The program will air on at 9:30 p.m. March 30 and again at 4:30 p.m. April 5. The segment on the farm is about 15 minutes long.
For this show, Food Network host Adam Gertler travelled from Los Angeles to spend the day with Nettle Meadow owners/operators Lorraine Lambiase and Sheila Flanagan, learning how to milk goats, pasteurize milk, and make Nettle Meadow's trademarked cheese known as Kunik.
Flanagan said Monday she is pleased about the Food Network's visit to her farm, and the resulting national exposure.
"It's a nice honor, and it extends the recognition we've been gaining in the cheese world," she said. "A New York Times article about our cheeses may have sparked the television coverage."
Nettle Meadow has been garnering more and more awards recently.
In 2008, they were awarded the Silver Sophie award from the National Association of Specialty Foods, an award that is as prestigious as an Emmy in the broadcasting world.
Nettle Meadow is a 50- acre farm on South Johnsburg Road with more than 200 goats and sheep, and a dairy operation that manufactures a wide variety of specialty cheeses.

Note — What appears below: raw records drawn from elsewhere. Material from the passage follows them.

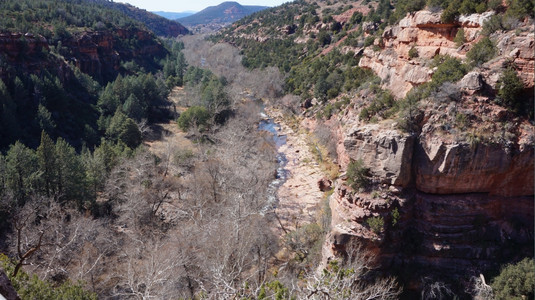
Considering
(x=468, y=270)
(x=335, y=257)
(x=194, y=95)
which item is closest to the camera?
(x=468, y=270)

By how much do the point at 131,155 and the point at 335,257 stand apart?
23530mm

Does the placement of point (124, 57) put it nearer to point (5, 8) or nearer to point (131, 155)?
point (5, 8)

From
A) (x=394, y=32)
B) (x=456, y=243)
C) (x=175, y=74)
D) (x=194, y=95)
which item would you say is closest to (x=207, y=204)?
(x=456, y=243)

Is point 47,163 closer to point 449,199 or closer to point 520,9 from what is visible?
point 449,199

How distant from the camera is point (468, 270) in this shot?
60.6ft

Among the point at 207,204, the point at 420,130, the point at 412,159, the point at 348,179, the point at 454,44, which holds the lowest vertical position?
the point at 207,204

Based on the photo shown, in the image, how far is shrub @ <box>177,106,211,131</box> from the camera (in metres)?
49.9

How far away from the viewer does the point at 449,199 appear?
63.4 ft

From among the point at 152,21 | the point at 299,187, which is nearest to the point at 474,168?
the point at 299,187

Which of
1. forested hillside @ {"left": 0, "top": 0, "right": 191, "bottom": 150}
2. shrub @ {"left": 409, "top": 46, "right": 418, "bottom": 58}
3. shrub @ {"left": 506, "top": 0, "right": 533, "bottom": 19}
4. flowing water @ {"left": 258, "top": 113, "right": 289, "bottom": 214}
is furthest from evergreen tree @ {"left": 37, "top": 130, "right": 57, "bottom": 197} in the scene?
shrub @ {"left": 506, "top": 0, "right": 533, "bottom": 19}

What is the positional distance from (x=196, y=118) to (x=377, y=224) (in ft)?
121

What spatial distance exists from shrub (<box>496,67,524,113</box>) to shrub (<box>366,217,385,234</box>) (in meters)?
9.79

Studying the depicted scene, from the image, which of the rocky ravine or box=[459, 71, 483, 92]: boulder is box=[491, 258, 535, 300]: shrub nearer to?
the rocky ravine

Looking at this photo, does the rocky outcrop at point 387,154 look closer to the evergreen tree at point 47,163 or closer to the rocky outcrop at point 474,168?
the rocky outcrop at point 474,168
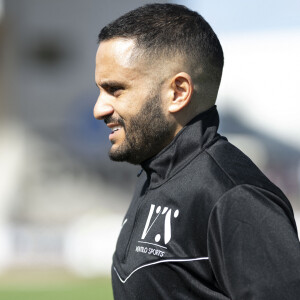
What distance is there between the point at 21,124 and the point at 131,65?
69.0ft

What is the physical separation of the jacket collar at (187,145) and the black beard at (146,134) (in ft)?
0.11

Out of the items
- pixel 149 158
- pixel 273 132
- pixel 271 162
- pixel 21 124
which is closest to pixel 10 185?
pixel 21 124

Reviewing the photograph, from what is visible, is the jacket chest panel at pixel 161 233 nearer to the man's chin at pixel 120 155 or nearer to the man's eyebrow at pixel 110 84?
the man's chin at pixel 120 155

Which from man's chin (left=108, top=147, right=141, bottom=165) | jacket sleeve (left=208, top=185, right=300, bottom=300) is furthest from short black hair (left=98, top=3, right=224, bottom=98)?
jacket sleeve (left=208, top=185, right=300, bottom=300)

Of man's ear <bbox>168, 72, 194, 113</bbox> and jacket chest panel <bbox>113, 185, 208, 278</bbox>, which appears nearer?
jacket chest panel <bbox>113, 185, 208, 278</bbox>

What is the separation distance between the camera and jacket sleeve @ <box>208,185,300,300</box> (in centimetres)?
210

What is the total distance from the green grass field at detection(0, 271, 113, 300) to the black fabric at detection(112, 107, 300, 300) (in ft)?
27.2

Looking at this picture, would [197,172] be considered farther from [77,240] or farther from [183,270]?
[77,240]

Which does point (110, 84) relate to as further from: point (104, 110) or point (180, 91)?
point (180, 91)

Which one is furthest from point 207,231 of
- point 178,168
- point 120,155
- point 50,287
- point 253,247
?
point 50,287

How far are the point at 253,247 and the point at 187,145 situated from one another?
0.46 meters

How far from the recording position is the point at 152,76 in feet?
8.09

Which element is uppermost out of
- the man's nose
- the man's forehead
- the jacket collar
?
the man's forehead

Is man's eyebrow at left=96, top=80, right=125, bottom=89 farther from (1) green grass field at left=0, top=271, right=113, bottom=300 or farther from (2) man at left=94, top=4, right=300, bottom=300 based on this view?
(1) green grass field at left=0, top=271, right=113, bottom=300
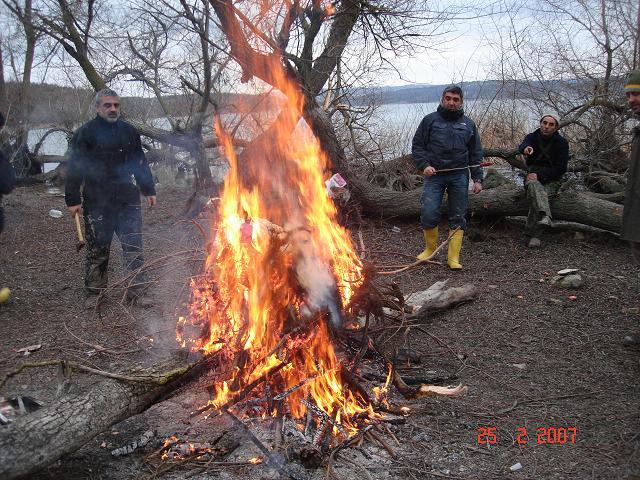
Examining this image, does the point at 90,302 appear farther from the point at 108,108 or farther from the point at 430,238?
the point at 430,238

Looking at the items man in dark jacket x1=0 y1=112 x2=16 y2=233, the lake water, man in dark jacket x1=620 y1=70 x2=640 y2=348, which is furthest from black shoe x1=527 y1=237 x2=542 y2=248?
man in dark jacket x1=0 y1=112 x2=16 y2=233

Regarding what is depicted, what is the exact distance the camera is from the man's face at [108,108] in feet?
Result: 16.7

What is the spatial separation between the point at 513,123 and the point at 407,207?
4.42 meters

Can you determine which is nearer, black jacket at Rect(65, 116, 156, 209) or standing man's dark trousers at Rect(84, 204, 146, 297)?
black jacket at Rect(65, 116, 156, 209)

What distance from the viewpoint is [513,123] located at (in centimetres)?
1123

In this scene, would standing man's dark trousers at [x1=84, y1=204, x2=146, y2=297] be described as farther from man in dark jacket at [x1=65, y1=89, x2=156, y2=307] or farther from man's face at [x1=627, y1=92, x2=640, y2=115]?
man's face at [x1=627, y1=92, x2=640, y2=115]

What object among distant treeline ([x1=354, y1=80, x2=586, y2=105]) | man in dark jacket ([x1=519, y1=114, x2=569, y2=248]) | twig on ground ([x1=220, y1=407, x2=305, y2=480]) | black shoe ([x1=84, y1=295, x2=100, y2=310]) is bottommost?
black shoe ([x1=84, y1=295, x2=100, y2=310])

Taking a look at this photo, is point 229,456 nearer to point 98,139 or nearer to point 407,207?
point 98,139

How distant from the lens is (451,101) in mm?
6094

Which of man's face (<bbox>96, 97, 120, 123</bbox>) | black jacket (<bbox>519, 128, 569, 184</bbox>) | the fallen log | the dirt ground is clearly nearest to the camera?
the fallen log

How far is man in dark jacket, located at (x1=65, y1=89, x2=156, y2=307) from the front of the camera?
5.16 m
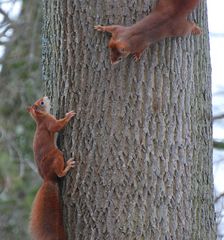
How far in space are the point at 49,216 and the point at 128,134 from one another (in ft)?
1.85

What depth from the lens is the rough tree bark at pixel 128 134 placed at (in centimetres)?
308

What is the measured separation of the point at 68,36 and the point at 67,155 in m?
0.56

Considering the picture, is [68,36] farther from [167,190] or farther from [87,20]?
[167,190]

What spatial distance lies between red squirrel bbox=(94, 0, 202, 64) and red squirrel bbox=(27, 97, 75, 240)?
0.40 m

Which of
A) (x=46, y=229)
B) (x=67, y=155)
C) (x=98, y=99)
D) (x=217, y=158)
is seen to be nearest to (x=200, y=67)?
(x=98, y=99)

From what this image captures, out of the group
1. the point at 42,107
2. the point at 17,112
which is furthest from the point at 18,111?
the point at 42,107

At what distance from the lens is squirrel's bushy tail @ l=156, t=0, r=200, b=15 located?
3062 mm

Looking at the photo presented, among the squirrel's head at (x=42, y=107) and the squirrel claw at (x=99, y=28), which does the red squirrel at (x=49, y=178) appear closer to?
the squirrel's head at (x=42, y=107)

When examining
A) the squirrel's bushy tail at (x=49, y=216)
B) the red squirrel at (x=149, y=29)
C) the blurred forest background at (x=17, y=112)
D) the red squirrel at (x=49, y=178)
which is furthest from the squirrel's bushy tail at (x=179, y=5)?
the blurred forest background at (x=17, y=112)

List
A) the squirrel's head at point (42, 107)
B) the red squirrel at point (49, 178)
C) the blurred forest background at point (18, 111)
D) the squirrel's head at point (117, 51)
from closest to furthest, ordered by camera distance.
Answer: the squirrel's head at point (117, 51)
the red squirrel at point (49, 178)
the squirrel's head at point (42, 107)
the blurred forest background at point (18, 111)

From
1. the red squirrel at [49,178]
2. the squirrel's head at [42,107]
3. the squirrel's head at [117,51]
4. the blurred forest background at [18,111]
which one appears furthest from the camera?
the blurred forest background at [18,111]

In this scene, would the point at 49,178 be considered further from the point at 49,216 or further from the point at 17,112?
the point at 17,112

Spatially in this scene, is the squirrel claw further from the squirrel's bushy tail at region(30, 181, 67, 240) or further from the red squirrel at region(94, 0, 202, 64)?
the squirrel's bushy tail at region(30, 181, 67, 240)

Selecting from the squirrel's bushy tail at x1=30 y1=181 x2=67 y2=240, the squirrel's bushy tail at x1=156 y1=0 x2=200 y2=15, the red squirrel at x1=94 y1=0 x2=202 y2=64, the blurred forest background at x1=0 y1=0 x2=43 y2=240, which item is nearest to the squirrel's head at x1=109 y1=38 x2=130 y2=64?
the red squirrel at x1=94 y1=0 x2=202 y2=64
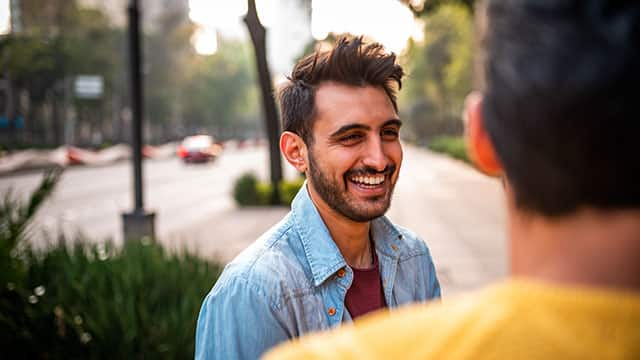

Located below Crane Mountain and founded in 1990, the farm is run with the assistance of herd manager Denise Hill, plus local residents Joan Flanagan, Melanie Groff, Cherie Holcomb, Gina Corlew, Sam Saunders, Samantha Commarto and Tristen Corlew.
Nettle Meadow is committed to the principles of natural ingredients, happy and healthy animals, and carefully hand-crafted artisan goat cheeses, Flanagan said. The farm is best known for its semi-aged cheeses, including the nationally renowned triple cream Kunik, featured in the Food Network episode.